Le satellite de Floirac aux confins des galaxies (Sud Ouest)

Même le plus rustre des terrestres a un chouïa d’inquiétude lorsqu’une fusée Ariane décolle. Et pourtant à Kourou, ça fait un bail que ça propulse sans encombres. On imagine alors sans peine le stress dans l’équipe de Fabrice Herpin. Dans leur labo de l’observatoire de Floirac, l’astronome et les ingénieurs travaillent depuis près de dix ans sur le satellite d’observation qui sera lancé demain à 15 h 12 du pas de tir guyanais.

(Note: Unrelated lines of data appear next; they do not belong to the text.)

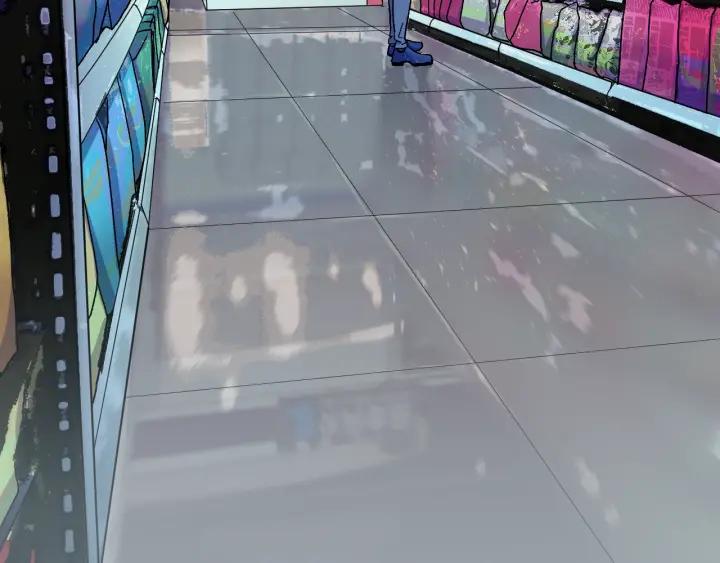 第38话 解压14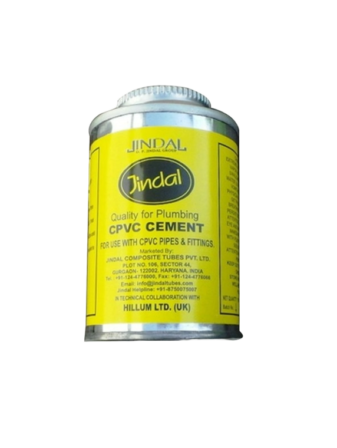 50ml-jindal-cpvc-solvent-cement-tin (1) (1)
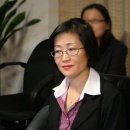 여비서 - 포항시 북구 칠성천길 3 | 여비서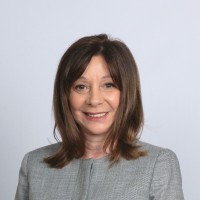 Linda Yafanaro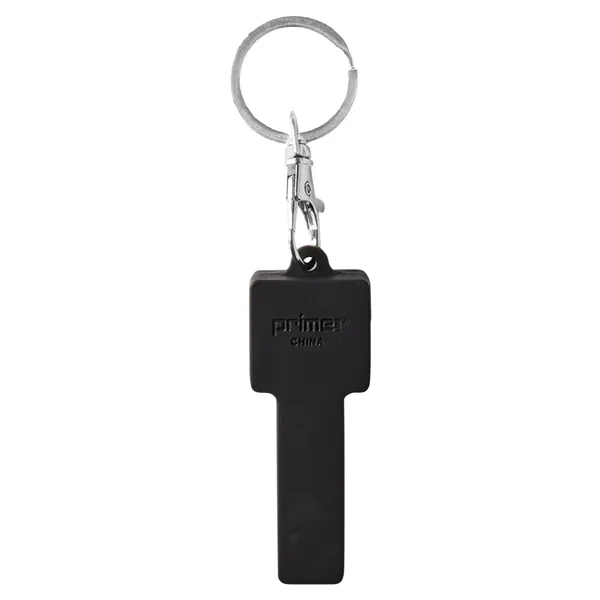 Wobble No More Table Wedge Keychain... from ASI 79530 Prime Line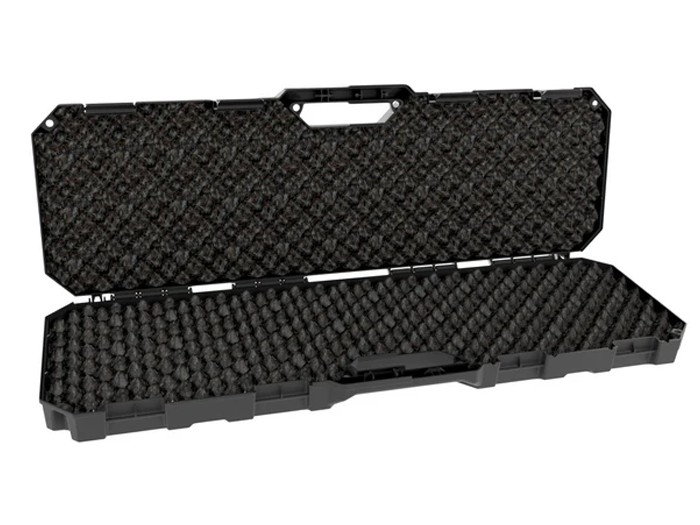 MTM Case-Gard Short, Image 3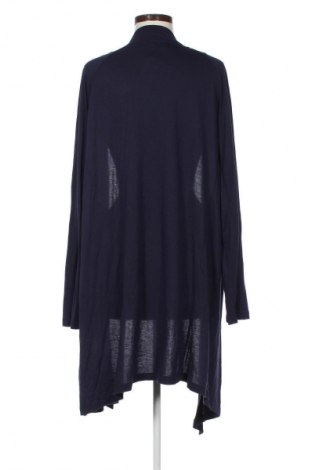 Cardigan de damă Street One, Mărime XL, Culoare Albastru, Preț 45,99 Lei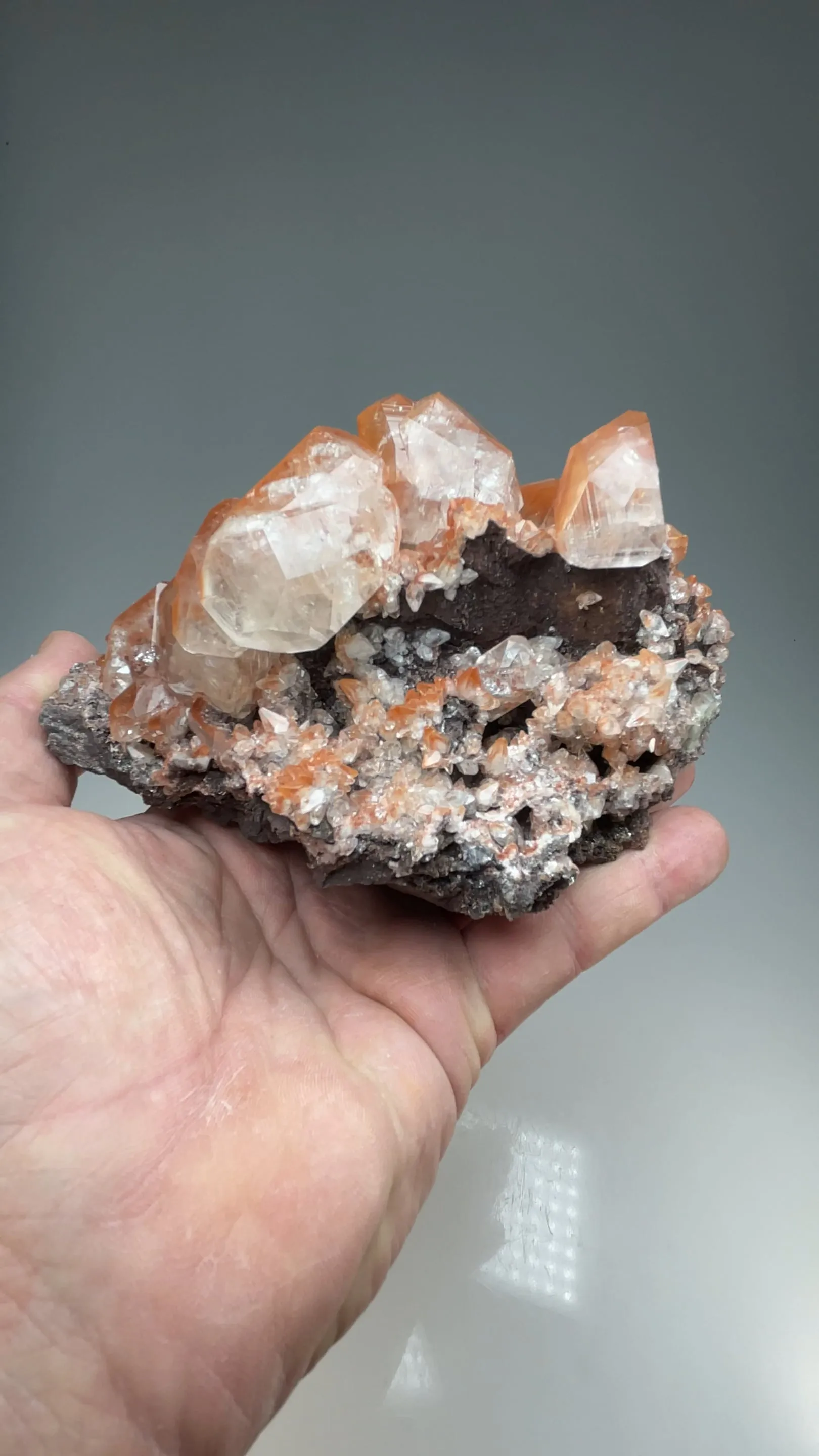 Calcite - image 2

La fusée doit mettre sur orbite deux engins scientifiques, programmes prioritaires de l’Agence spatiale européenne : Planck, un satellite de cosmologie et donc cet Herschel (1), satellite d’observation. Les Bordelais y ont conçu Hi Fi, un spectomètre hétérodyne à très haute résolution. « On peut le comparer à une radio qui balaierait un spectre de 500 à 2000 GHz, vulgarise Fabrice Herpin. Il va nous permettre de capter la présence des molécules d’eau, de monoxyde de carbone ou encore d’eau lourde. »

Étoiles massives

Objectif de ces scientifiques, grâce à cet outil placé à 1,5 million de kilomètres de la Terre : étudier la formation des étoiles massives grâce aux observations de l’eau. « Nous ne comprenons pas aujourd’hui comment se forment ces étoiles, qui ont plus de dix fois la masse du soleil et où naissent les éléments chimiques les plus lourds, dit l’astronome. Et l’on pense que l’eau joue un rôle décisif. Nous espérons aussi en observer d’autres que l’on n’imaginait pas forcément là. »

Comme pour tout projet de ce type, l’idée a été lancée… il y a vingt ans. L’Agence spatiale européenne l’a validée en 2000 lançant pour Fabrice Herpin et l’équipe d’ingénieurs électroniques les phases de démonstration, préparation et calibrations. Et de nombreux allers-retours pour l’astronome floiracais à Groningen (Pays-Bas), lieu de montage du spectromètre. L’été dernier, l’assemblage total du satellite a également été réalisé en Hollande, au siège de l’agence spatiale européenne de Nordwijk.

60 heures d’observation

D’une hauteur de 9 mètres et d’un poids de 3,5 tonnes : le bébé est beau. Son miroir de 3,50 m est le plus grand jamais envoyé sur un télescope. La star Hubble, que sont partis réparer les astronautes américains en début de semaine, affiche une surface de 2,70 m. « Plus le miroir est grand, plus la résolution des images est fine », renseigne M. Herpin.

Et le 11 février dernier, un Beluga emmenait le tout à Kourou. Aboutissement d’un travail en commun avec le Centre d’études spatiales du rayonnement (CESR) de Toulouse, le lancement d’aujourd’hui est aussi, bien sûr, un début. Celui de l’étude : l’équipe du Sud-Ouest, par convention et proportionnellement à l’investissement sur l’outil (2 millions d’euros), disposera de soixante heures d’observation sur Herschel dont on estime la durée de vie à trois ans environ. « En 60 heures, on peut voir énormément de choses », assure l’astronome girondin.

(1) William Herschel, astronome du XVIIIe siècle, a découvert Uranus et le rayonnement infrarouge.